= DATASET RECORDS =
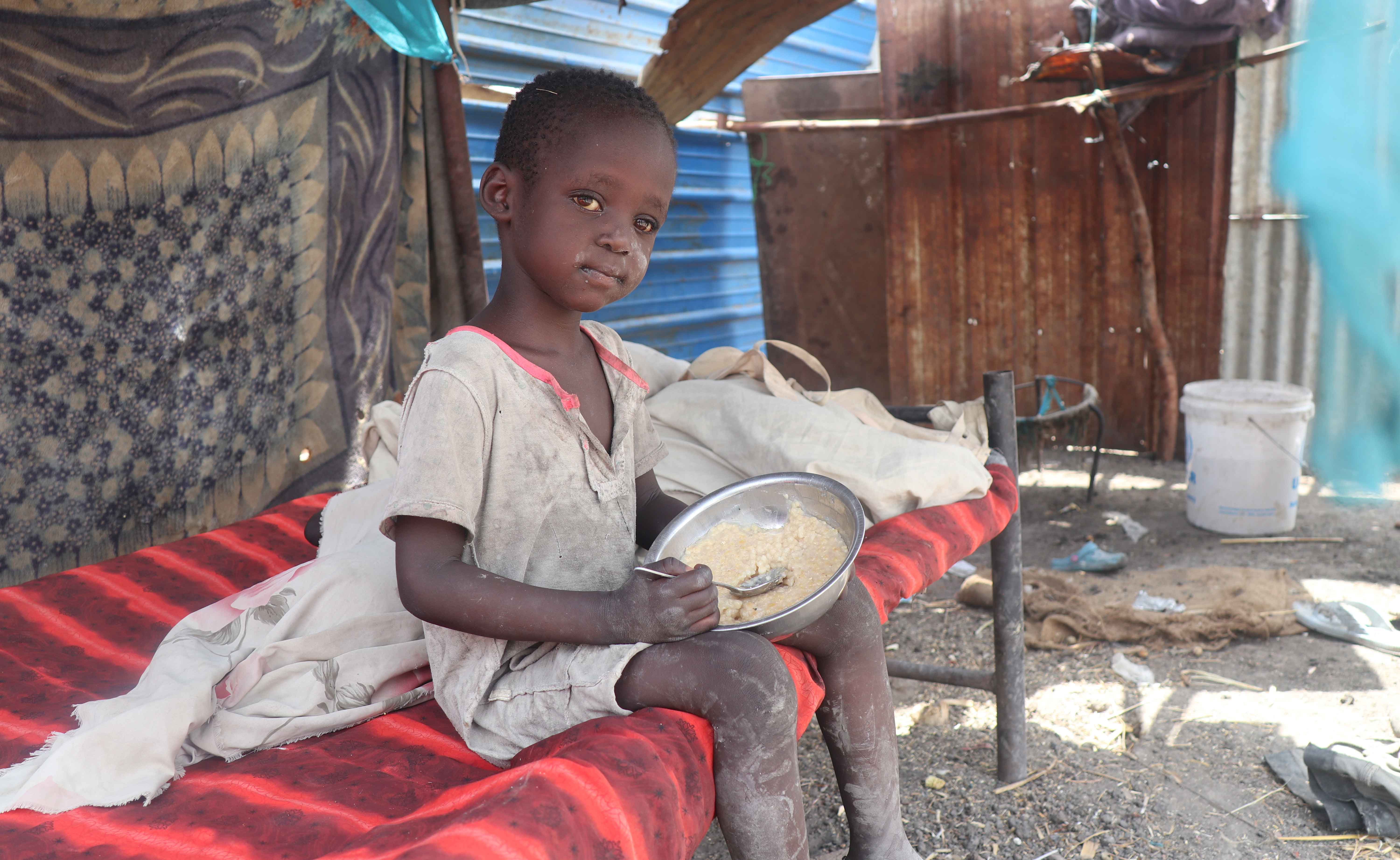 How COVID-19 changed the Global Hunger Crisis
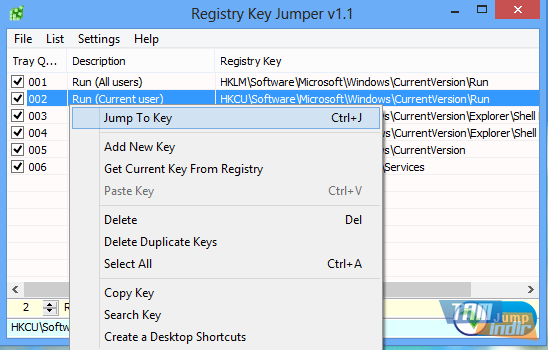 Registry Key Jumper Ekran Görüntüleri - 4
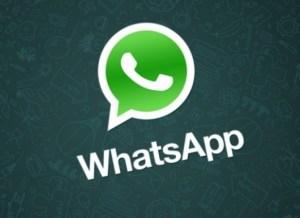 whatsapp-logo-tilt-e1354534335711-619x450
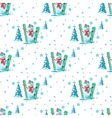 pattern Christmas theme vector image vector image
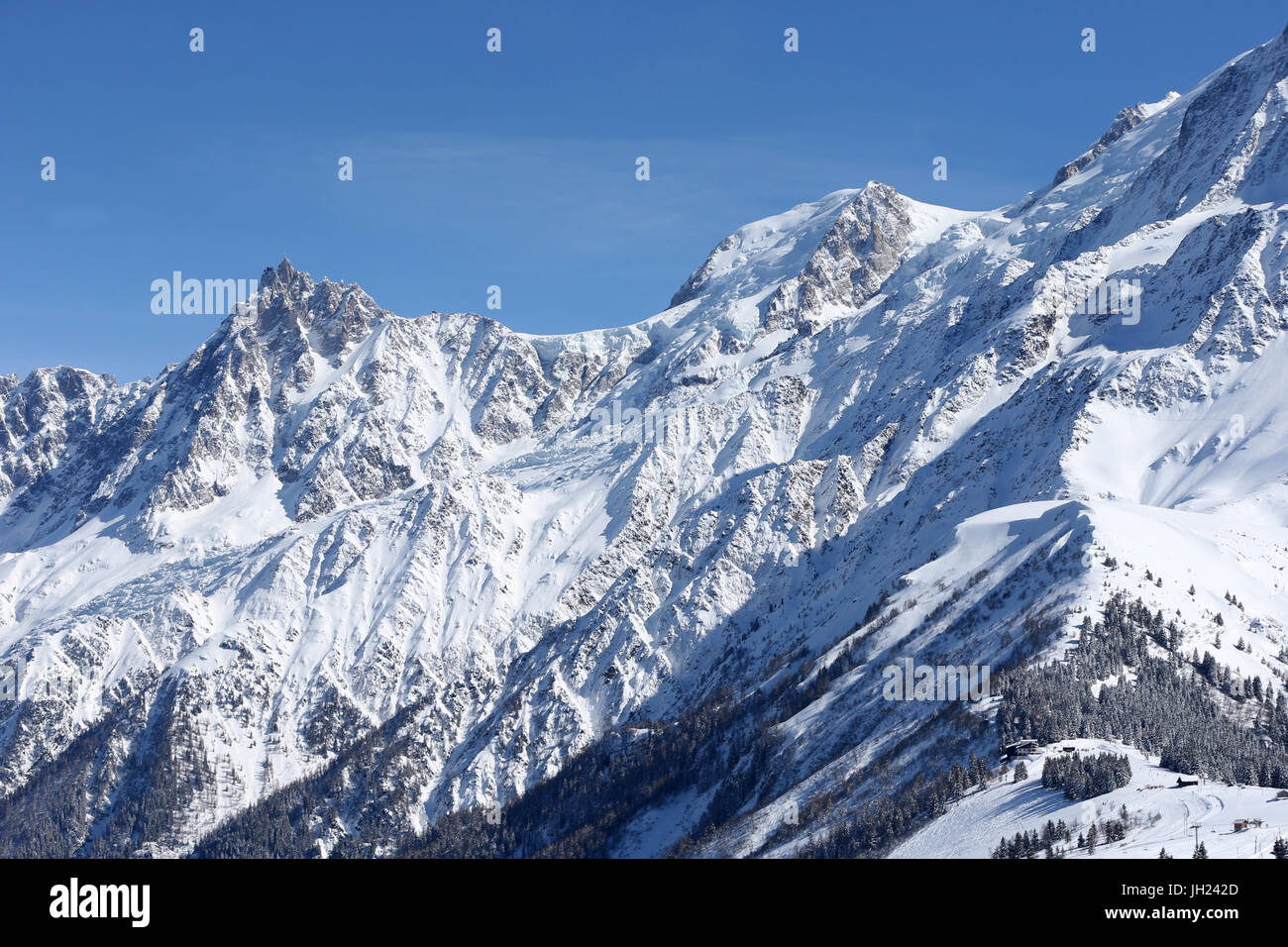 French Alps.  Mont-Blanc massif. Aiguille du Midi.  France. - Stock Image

= TASK REQUIREMENTS =
Each line above is to be copied exactly, and the pictures are to be dropped.

= FINISHED TASK =
 How COVID-19 changed the Global Hunger Crisis
 Registry Key Jumper Ekran Görüntüleri - 4
 whatsapp-logo-tilt-e1354534335711-619x450
 pattern Christmas theme vector image vector image
 French Alps.  Mont-Blanc massif. Aiguille du Midi.  France. - Stock Image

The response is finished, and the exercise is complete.